[BRIEF A]
In the entries, turn the lines from the one with "Which is at" up to and including the one with "5.16 metres" into a numbered list, skipping blank lines and omitting the pictures.

[EXTRACT]
# Vector space $U\cap W$

I need advice on this task, so if anyone had a similar dilemma it would help me.

The task is: Let $$U$$ be a subspace of space $$\mathbb{R^4}$$generated by vectors $$u1=(1,2,0,-1), u2=(0,3,1,2), u3=(-1,1,1,3)$$ and W a subspace generated by vectors $$w1=(1,1,1,1), w2=(0,1,1,2), w3=(-1,0,0,1)$$. Determine one base for vector spaces $$U,W,U + W, U \cap W$$.

I did it like this:

For $$U$$, I placed the vectors in the matrix, found the pivots, and determined that the base was made up of vectors $$(1,0,0,0),(0,1,0,0)$$.

I did the same for the vector space W.

$$U + W$$:

I placed the vectors in the matrix and found the pivots:

$$\left[\begin{matrix} 1 & 0 & -1 & 1 & 0 & -1\\ 2 & 3 & 1 & 1 & 1 & 0\\ 0 & 1 & 1 & 1 & 1 & 0\\ -1 & 2 & 3 & 1 & 2 & 1\\ \end{matrix}\right]\rightarrow \left[\begin{matrix} 1 & 0 & {\color{red}{-1}} & 1 & {\color{red}{0}} & {\color{red}{-1}}\\ 0 & 1 & {\color{red}{1}} & 1 & {\color{red}{1}} & {\color{red}{0}}\\ 0 & 0 & {\color{red}{0}} & -4 & {\color{red}{-2}} & {\color{red}{2}}\\ 0 & 0 & {\color{red}{0}} & 0 & {\color{red}{0}} & {\color{red}{2}}\\ \end{matrix}\right]$$

The basis of vector space $$U + W$$ are vectors: $$u1,u2,w1$$.

My dilemma is whether the vectors are marked in red by the bases of the vector space $$U \cap W$$ ?

[BRIEF B]
Reproduce the vector space thread verbatim from "I did it like" up to and including "vector space W.".

[DATA ROWS]
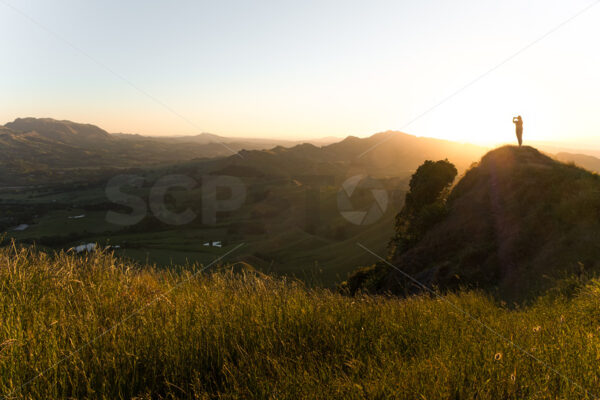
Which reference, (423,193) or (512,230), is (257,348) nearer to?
(512,230)

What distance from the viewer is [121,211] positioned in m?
134

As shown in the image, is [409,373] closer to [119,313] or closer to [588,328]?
[588,328]

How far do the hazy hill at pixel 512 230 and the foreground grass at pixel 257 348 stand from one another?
795 cm

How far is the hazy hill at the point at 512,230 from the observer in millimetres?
13559

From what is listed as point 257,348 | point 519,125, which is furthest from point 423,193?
point 257,348

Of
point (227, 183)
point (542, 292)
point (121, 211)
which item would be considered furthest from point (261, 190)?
point (542, 292)

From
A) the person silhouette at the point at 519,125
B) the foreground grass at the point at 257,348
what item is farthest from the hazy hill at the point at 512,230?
the foreground grass at the point at 257,348

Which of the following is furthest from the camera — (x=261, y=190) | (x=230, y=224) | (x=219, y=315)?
(x=261, y=190)

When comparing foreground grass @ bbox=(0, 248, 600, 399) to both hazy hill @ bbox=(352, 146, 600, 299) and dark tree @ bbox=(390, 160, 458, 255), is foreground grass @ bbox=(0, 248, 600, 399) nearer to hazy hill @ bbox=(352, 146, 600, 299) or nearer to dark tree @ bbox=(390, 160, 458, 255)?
hazy hill @ bbox=(352, 146, 600, 299)

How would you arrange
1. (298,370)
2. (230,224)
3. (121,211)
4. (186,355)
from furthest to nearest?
1. (121,211)
2. (230,224)
3. (186,355)
4. (298,370)

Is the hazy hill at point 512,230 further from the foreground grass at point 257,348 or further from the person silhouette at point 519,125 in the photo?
the foreground grass at point 257,348

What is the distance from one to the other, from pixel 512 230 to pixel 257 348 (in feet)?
62.8

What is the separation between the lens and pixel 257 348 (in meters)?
3.61

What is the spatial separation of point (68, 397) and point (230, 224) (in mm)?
110778
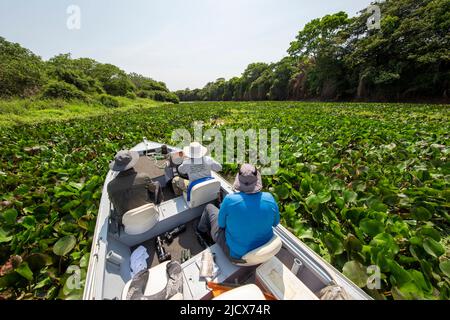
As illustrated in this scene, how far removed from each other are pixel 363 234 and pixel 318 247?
538 mm

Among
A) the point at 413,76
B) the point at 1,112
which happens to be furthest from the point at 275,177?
the point at 413,76

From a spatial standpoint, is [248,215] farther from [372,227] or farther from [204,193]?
[372,227]

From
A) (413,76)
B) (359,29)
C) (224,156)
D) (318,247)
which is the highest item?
(359,29)

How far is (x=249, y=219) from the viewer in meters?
1.44

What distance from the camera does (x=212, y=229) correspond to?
6.50 feet

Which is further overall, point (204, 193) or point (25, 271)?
point (204, 193)

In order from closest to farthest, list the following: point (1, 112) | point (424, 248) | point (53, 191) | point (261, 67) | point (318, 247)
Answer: point (424, 248)
point (318, 247)
point (53, 191)
point (1, 112)
point (261, 67)

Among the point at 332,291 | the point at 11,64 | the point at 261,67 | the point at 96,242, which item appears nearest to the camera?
the point at 332,291

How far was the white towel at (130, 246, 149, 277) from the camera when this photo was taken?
1741 millimetres

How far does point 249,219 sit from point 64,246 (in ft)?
6.52

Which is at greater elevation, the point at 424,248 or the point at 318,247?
the point at 424,248

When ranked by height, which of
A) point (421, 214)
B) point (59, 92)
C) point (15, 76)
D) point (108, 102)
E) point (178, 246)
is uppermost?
point (15, 76)

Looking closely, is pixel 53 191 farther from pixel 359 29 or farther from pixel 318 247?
pixel 359 29

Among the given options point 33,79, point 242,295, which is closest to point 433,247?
point 242,295
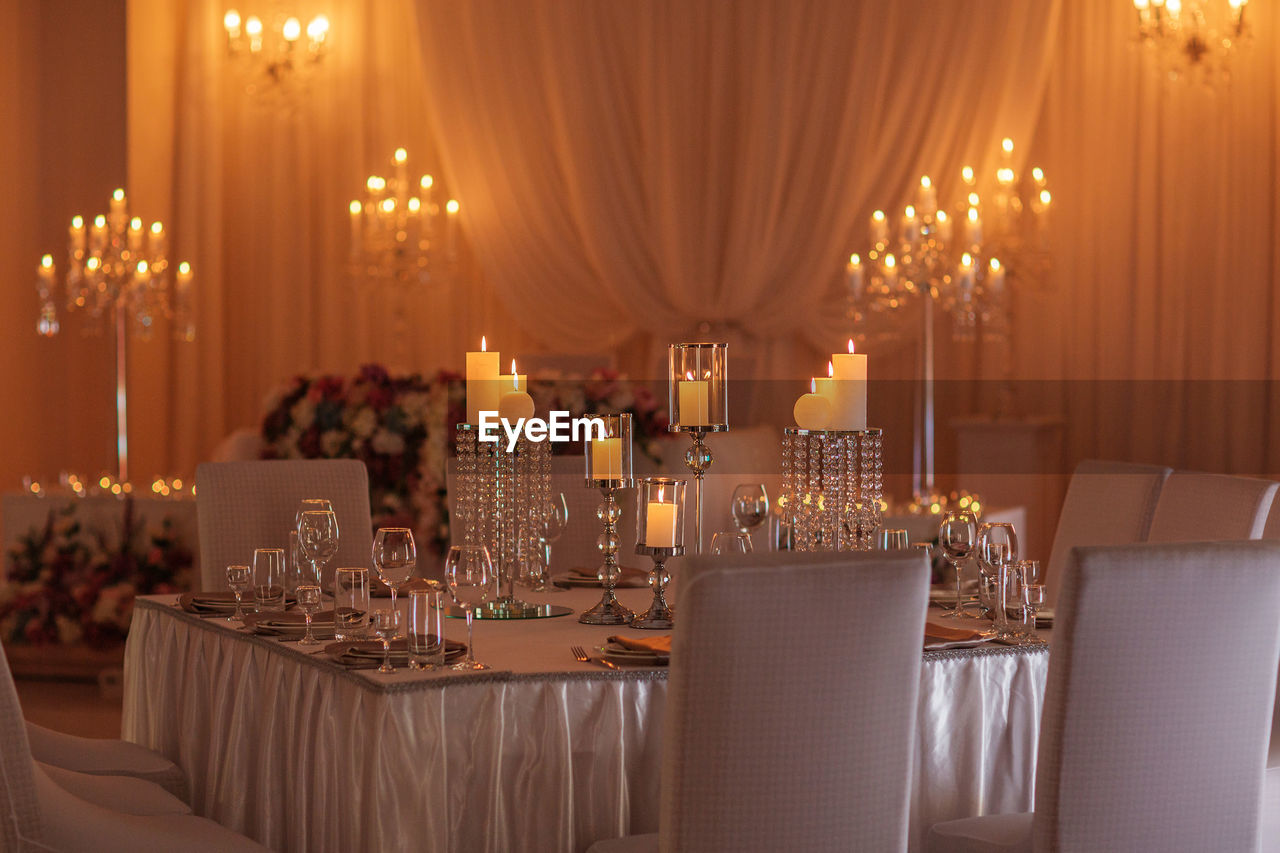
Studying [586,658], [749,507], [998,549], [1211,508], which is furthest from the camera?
[1211,508]

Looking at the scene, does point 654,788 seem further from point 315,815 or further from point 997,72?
point 997,72

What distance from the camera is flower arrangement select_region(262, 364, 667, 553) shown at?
5.16 metres

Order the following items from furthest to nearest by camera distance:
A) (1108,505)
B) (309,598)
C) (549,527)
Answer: (1108,505) < (549,527) < (309,598)

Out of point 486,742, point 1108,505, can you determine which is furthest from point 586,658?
point 1108,505

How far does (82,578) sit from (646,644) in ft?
11.4

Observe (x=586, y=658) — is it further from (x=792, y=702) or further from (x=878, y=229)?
(x=878, y=229)

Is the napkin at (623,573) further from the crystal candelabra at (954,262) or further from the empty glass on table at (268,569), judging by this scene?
the crystal candelabra at (954,262)

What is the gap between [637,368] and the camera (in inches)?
A: 310

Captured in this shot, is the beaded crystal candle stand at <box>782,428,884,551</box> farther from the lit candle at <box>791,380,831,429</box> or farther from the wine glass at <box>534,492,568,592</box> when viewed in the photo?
the wine glass at <box>534,492,568,592</box>

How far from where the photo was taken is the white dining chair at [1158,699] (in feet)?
7.12

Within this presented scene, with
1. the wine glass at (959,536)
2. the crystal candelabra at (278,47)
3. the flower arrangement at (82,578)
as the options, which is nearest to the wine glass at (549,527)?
the wine glass at (959,536)

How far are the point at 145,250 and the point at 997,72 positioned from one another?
423 cm

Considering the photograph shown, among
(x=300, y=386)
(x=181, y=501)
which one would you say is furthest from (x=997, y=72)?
(x=181, y=501)

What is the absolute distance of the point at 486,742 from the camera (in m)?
2.35
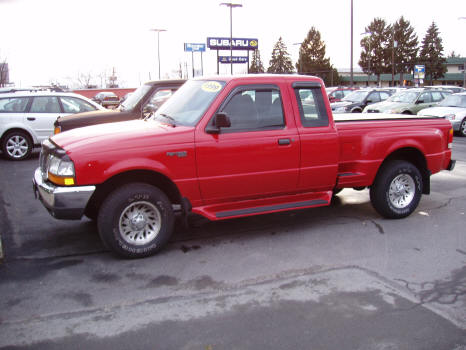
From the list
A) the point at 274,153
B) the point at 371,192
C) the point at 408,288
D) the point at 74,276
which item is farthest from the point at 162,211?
the point at 371,192

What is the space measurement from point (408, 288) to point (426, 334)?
817 mm

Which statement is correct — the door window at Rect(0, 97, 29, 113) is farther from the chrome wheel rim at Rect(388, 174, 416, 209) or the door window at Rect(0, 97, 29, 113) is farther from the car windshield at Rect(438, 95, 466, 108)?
the car windshield at Rect(438, 95, 466, 108)

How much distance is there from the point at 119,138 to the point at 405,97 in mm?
17200

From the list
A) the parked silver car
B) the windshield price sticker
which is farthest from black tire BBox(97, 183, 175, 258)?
the parked silver car

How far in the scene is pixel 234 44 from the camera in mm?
46781

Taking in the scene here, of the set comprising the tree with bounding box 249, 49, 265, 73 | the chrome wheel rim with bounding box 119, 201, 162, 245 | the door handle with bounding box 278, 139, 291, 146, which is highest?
the tree with bounding box 249, 49, 265, 73

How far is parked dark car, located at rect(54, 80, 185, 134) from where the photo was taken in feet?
32.4

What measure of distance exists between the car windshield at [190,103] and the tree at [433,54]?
282 feet

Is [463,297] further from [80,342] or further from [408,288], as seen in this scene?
[80,342]

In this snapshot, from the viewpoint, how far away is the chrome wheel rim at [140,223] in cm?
493

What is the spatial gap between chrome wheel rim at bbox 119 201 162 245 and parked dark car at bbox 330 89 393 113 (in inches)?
692

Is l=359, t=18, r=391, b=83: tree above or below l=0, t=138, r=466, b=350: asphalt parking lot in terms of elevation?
above

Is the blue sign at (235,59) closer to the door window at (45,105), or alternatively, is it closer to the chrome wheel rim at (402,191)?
the door window at (45,105)

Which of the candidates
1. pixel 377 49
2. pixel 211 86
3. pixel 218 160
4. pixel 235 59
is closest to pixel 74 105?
pixel 211 86
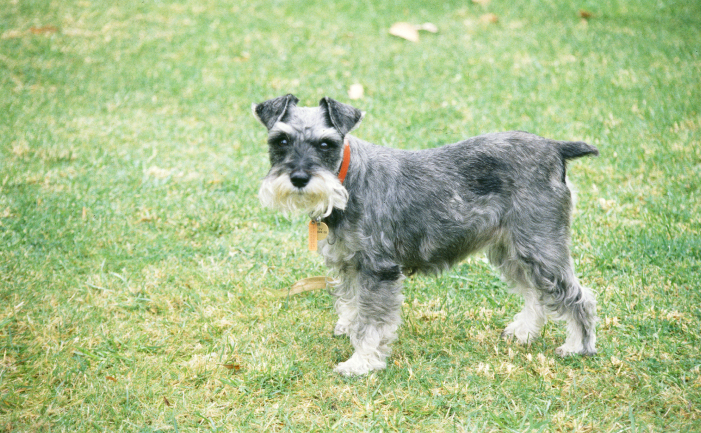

[TASK SOLUTION A]
1. Which is at greater elevation, the point at 424,248 or the point at 318,247?
2. the point at 424,248
3. When ranked by height, which of
4. A) point (421, 214)
5. B) point (59, 92)
6. C) point (15, 76)
7. D) point (108, 102)
8. E) point (178, 246)
9. is uppermost?
10. point (15, 76)
11. Looking closely, is pixel 53 191 farther from pixel 359 29 or farther from pixel 318 247?
12. pixel 359 29
13. Among the given options point 33,79, point 242,295, which is closest to point 433,247?
14. point 242,295
15. Studying [586,658], [749,507], [998,549], [1211,508], which is furthest from the camera?
16. [1211,508]
17. Looking at the scene, does point 654,788 seem further from point 315,815 or further from point 997,72?
18. point 997,72
19. What distance from the camera is flower arrangement select_region(262, 364, 667, 553) shown at?
20. 5.16 metres

[TASK SOLUTION B]
I did it like this:

For $$U$$, I placed the vectors in the matrix, found the pivots, and determined that the base was made up of vectors $$(1,0,0,0),(0,1,0,0)$$.

I did the same for the vector space W.